Okay, time to confess. I binged watched all five seasons of Outlander (which takes place in the mid 1700s in Scotland, France and America) over these last three months.

From 10pm-midnight I was rapt, on my computer while tucked in my bed (exciting life I lead, I know). And when I wasn’t watching Outlander before I fell asleep, I was reading about Eleanor of Aquitaine from 800 years ago or reading the book Sapiens.

Clearly, there was a lot of walking or horseback riding across moors, plains and fields in my dreams.

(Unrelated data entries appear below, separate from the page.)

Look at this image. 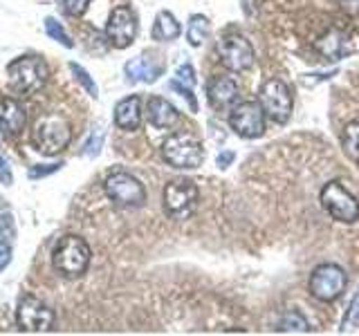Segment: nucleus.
<instances>
[{
	"label": "nucleus",
	"mask_w": 359,
	"mask_h": 336,
	"mask_svg": "<svg viewBox=\"0 0 359 336\" xmlns=\"http://www.w3.org/2000/svg\"><path fill=\"white\" fill-rule=\"evenodd\" d=\"M0 182H3L5 186H11V182H14V177H11V168H9V162L5 153L0 150Z\"/></svg>",
	"instance_id": "obj_31"
},
{
	"label": "nucleus",
	"mask_w": 359,
	"mask_h": 336,
	"mask_svg": "<svg viewBox=\"0 0 359 336\" xmlns=\"http://www.w3.org/2000/svg\"><path fill=\"white\" fill-rule=\"evenodd\" d=\"M106 195L115 202L117 206L123 209H140L146 202V188L137 177H133L130 173H110L106 177Z\"/></svg>",
	"instance_id": "obj_6"
},
{
	"label": "nucleus",
	"mask_w": 359,
	"mask_h": 336,
	"mask_svg": "<svg viewBox=\"0 0 359 336\" xmlns=\"http://www.w3.org/2000/svg\"><path fill=\"white\" fill-rule=\"evenodd\" d=\"M70 70H72V74L76 76V81L83 85V90L90 94V97H99V88H97V83L93 81V76H90L81 65H76V63H70Z\"/></svg>",
	"instance_id": "obj_25"
},
{
	"label": "nucleus",
	"mask_w": 359,
	"mask_h": 336,
	"mask_svg": "<svg viewBox=\"0 0 359 336\" xmlns=\"http://www.w3.org/2000/svg\"><path fill=\"white\" fill-rule=\"evenodd\" d=\"M209 34H211V22H209L207 16L194 14V16L189 18V27H187V41H189V45L200 48V45L209 38Z\"/></svg>",
	"instance_id": "obj_21"
},
{
	"label": "nucleus",
	"mask_w": 359,
	"mask_h": 336,
	"mask_svg": "<svg viewBox=\"0 0 359 336\" xmlns=\"http://www.w3.org/2000/svg\"><path fill=\"white\" fill-rule=\"evenodd\" d=\"M346 285H348V276H346L344 269L339 265L325 262V265H319L312 272L308 289L317 300L330 302V300L339 298L344 294Z\"/></svg>",
	"instance_id": "obj_7"
},
{
	"label": "nucleus",
	"mask_w": 359,
	"mask_h": 336,
	"mask_svg": "<svg viewBox=\"0 0 359 336\" xmlns=\"http://www.w3.org/2000/svg\"><path fill=\"white\" fill-rule=\"evenodd\" d=\"M45 31H48V36L54 38V41H59L63 48H74V41L67 36V31L61 27V22L56 20V18H45Z\"/></svg>",
	"instance_id": "obj_24"
},
{
	"label": "nucleus",
	"mask_w": 359,
	"mask_h": 336,
	"mask_svg": "<svg viewBox=\"0 0 359 336\" xmlns=\"http://www.w3.org/2000/svg\"><path fill=\"white\" fill-rule=\"evenodd\" d=\"M180 34H182V27H180L177 18L171 14V11H160L155 18V25H153V38L168 43V41H175Z\"/></svg>",
	"instance_id": "obj_20"
},
{
	"label": "nucleus",
	"mask_w": 359,
	"mask_h": 336,
	"mask_svg": "<svg viewBox=\"0 0 359 336\" xmlns=\"http://www.w3.org/2000/svg\"><path fill=\"white\" fill-rule=\"evenodd\" d=\"M115 123L121 130H137L142 126V99L126 97L115 106Z\"/></svg>",
	"instance_id": "obj_18"
},
{
	"label": "nucleus",
	"mask_w": 359,
	"mask_h": 336,
	"mask_svg": "<svg viewBox=\"0 0 359 336\" xmlns=\"http://www.w3.org/2000/svg\"><path fill=\"white\" fill-rule=\"evenodd\" d=\"M61 166H63V162H59V164H43V166H34V168H29V179H39V177H45V175H50V173H56Z\"/></svg>",
	"instance_id": "obj_30"
},
{
	"label": "nucleus",
	"mask_w": 359,
	"mask_h": 336,
	"mask_svg": "<svg viewBox=\"0 0 359 336\" xmlns=\"http://www.w3.org/2000/svg\"><path fill=\"white\" fill-rule=\"evenodd\" d=\"M321 204L337 222L353 224L359 218V202L341 182H328L321 188Z\"/></svg>",
	"instance_id": "obj_9"
},
{
	"label": "nucleus",
	"mask_w": 359,
	"mask_h": 336,
	"mask_svg": "<svg viewBox=\"0 0 359 336\" xmlns=\"http://www.w3.org/2000/svg\"><path fill=\"white\" fill-rule=\"evenodd\" d=\"M339 5L348 16H353V18L359 16V0H339Z\"/></svg>",
	"instance_id": "obj_32"
},
{
	"label": "nucleus",
	"mask_w": 359,
	"mask_h": 336,
	"mask_svg": "<svg viewBox=\"0 0 359 336\" xmlns=\"http://www.w3.org/2000/svg\"><path fill=\"white\" fill-rule=\"evenodd\" d=\"M265 117L261 101H241L229 112V126L238 137L256 139L265 130Z\"/></svg>",
	"instance_id": "obj_10"
},
{
	"label": "nucleus",
	"mask_w": 359,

Think of it – for thousands of years of human cultural history, save for the last 120 years or so, we walked or rode horses to get places on land. And we still traveled places far across the continents. It just took time.

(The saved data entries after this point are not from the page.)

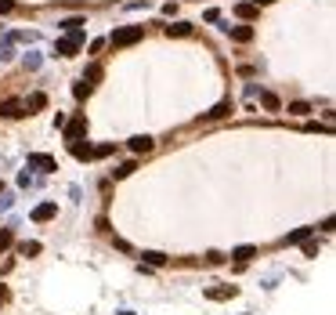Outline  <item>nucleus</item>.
<instances>
[{
    "label": "nucleus",
    "mask_w": 336,
    "mask_h": 315,
    "mask_svg": "<svg viewBox=\"0 0 336 315\" xmlns=\"http://www.w3.org/2000/svg\"><path fill=\"white\" fill-rule=\"evenodd\" d=\"M145 36V26H123V29H116V33L109 36L112 48H130V44H137Z\"/></svg>",
    "instance_id": "nucleus-1"
},
{
    "label": "nucleus",
    "mask_w": 336,
    "mask_h": 315,
    "mask_svg": "<svg viewBox=\"0 0 336 315\" xmlns=\"http://www.w3.org/2000/svg\"><path fill=\"white\" fill-rule=\"evenodd\" d=\"M80 44H83V33H72V36H65V40H58V44H54V54L72 58L76 51H80Z\"/></svg>",
    "instance_id": "nucleus-2"
},
{
    "label": "nucleus",
    "mask_w": 336,
    "mask_h": 315,
    "mask_svg": "<svg viewBox=\"0 0 336 315\" xmlns=\"http://www.w3.org/2000/svg\"><path fill=\"white\" fill-rule=\"evenodd\" d=\"M127 145H130V152L141 156V152H152V148H156V138H148V134H134Z\"/></svg>",
    "instance_id": "nucleus-3"
},
{
    "label": "nucleus",
    "mask_w": 336,
    "mask_h": 315,
    "mask_svg": "<svg viewBox=\"0 0 336 315\" xmlns=\"http://www.w3.org/2000/svg\"><path fill=\"white\" fill-rule=\"evenodd\" d=\"M83 130H87V120L76 116V120H69V124H65V138H69V142H80Z\"/></svg>",
    "instance_id": "nucleus-4"
},
{
    "label": "nucleus",
    "mask_w": 336,
    "mask_h": 315,
    "mask_svg": "<svg viewBox=\"0 0 336 315\" xmlns=\"http://www.w3.org/2000/svg\"><path fill=\"white\" fill-rule=\"evenodd\" d=\"M22 109H25V105H22L18 98H7V102H0V116H7V120H18V116H25Z\"/></svg>",
    "instance_id": "nucleus-5"
},
{
    "label": "nucleus",
    "mask_w": 336,
    "mask_h": 315,
    "mask_svg": "<svg viewBox=\"0 0 336 315\" xmlns=\"http://www.w3.org/2000/svg\"><path fill=\"white\" fill-rule=\"evenodd\" d=\"M235 294H239V286H210L206 290L210 301H228V297H235Z\"/></svg>",
    "instance_id": "nucleus-6"
},
{
    "label": "nucleus",
    "mask_w": 336,
    "mask_h": 315,
    "mask_svg": "<svg viewBox=\"0 0 336 315\" xmlns=\"http://www.w3.org/2000/svg\"><path fill=\"white\" fill-rule=\"evenodd\" d=\"M58 214V203H40L36 210H33V221H51Z\"/></svg>",
    "instance_id": "nucleus-7"
},
{
    "label": "nucleus",
    "mask_w": 336,
    "mask_h": 315,
    "mask_svg": "<svg viewBox=\"0 0 336 315\" xmlns=\"http://www.w3.org/2000/svg\"><path fill=\"white\" fill-rule=\"evenodd\" d=\"M232 258H235L239 264H246V261L257 258V246H235V250H232Z\"/></svg>",
    "instance_id": "nucleus-8"
},
{
    "label": "nucleus",
    "mask_w": 336,
    "mask_h": 315,
    "mask_svg": "<svg viewBox=\"0 0 336 315\" xmlns=\"http://www.w3.org/2000/svg\"><path fill=\"white\" fill-rule=\"evenodd\" d=\"M29 167H40V170H58V163L51 156H29Z\"/></svg>",
    "instance_id": "nucleus-9"
},
{
    "label": "nucleus",
    "mask_w": 336,
    "mask_h": 315,
    "mask_svg": "<svg viewBox=\"0 0 336 315\" xmlns=\"http://www.w3.org/2000/svg\"><path fill=\"white\" fill-rule=\"evenodd\" d=\"M141 258H145V264H152V268H163V264H166V254H159V250H145Z\"/></svg>",
    "instance_id": "nucleus-10"
},
{
    "label": "nucleus",
    "mask_w": 336,
    "mask_h": 315,
    "mask_svg": "<svg viewBox=\"0 0 336 315\" xmlns=\"http://www.w3.org/2000/svg\"><path fill=\"white\" fill-rule=\"evenodd\" d=\"M232 40L250 44V40H253V26H235V29H232Z\"/></svg>",
    "instance_id": "nucleus-11"
},
{
    "label": "nucleus",
    "mask_w": 336,
    "mask_h": 315,
    "mask_svg": "<svg viewBox=\"0 0 336 315\" xmlns=\"http://www.w3.org/2000/svg\"><path fill=\"white\" fill-rule=\"evenodd\" d=\"M228 112H232V102H221V105H213V109L206 112V120H224Z\"/></svg>",
    "instance_id": "nucleus-12"
},
{
    "label": "nucleus",
    "mask_w": 336,
    "mask_h": 315,
    "mask_svg": "<svg viewBox=\"0 0 336 315\" xmlns=\"http://www.w3.org/2000/svg\"><path fill=\"white\" fill-rule=\"evenodd\" d=\"M192 33V26L188 22H174V26H166V36H188Z\"/></svg>",
    "instance_id": "nucleus-13"
},
{
    "label": "nucleus",
    "mask_w": 336,
    "mask_h": 315,
    "mask_svg": "<svg viewBox=\"0 0 336 315\" xmlns=\"http://www.w3.org/2000/svg\"><path fill=\"white\" fill-rule=\"evenodd\" d=\"M134 170H137V163H134V160H130V163H119V167L112 170V178H116V182H123V178L134 174Z\"/></svg>",
    "instance_id": "nucleus-14"
},
{
    "label": "nucleus",
    "mask_w": 336,
    "mask_h": 315,
    "mask_svg": "<svg viewBox=\"0 0 336 315\" xmlns=\"http://www.w3.org/2000/svg\"><path fill=\"white\" fill-rule=\"evenodd\" d=\"M69 148H72L76 160H90V145H83V142H69Z\"/></svg>",
    "instance_id": "nucleus-15"
},
{
    "label": "nucleus",
    "mask_w": 336,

I thought about Jackson Hole homesteaders who spent three days to get here over a high mountain pass from Victor, ID – a trip that now takes about 40 minutes by car, even in snow.

And in addition to how much longer things took, in many cultures, people still put a day a week aside for reflection and quiet connection. Now, I know I’m being a bit Pollyannaish, as daily life was physically hard and a day of rest wasn’t always as serene as I’d like to imagine – but there was the commitment and the space to slow down and connect into something within, something beyond the busyness of the external show. And, there was a pulse and a connection to nature that we don’t have today as we often spend more time in our cars than outside in nature.

This Covid virus has shifted and awakened us to so many things. As we carefully (hopefully) begin to return to our daily routines, how can we remember the ancestral pace of life that still runs in our veins? What would it look like to walk more places or build in a day of quiet and reflection? What would it feel like to just “be” more, not because of social distancing, but because there might be a part of each of us that longs for some creative space to dream and just allow without immediate action. Who knows what ideas might emerge, what curiosity might say – let alone allowing the health benefits of some spaciousness to calm and strengthen our nervous systems.

History is a powerful teacher. As humans we’ve gone through meteoric shifts of speed and movement in the last century. Covid is giving us pause. Let us not lose the lessons of this pause. We have the ability to choose how fast we want the merry-go-round of life to spin. As we allow ourselves space, we awaken curiosity. We see nuance in a way we can’t if we’re just speeding by. We remember what’s important.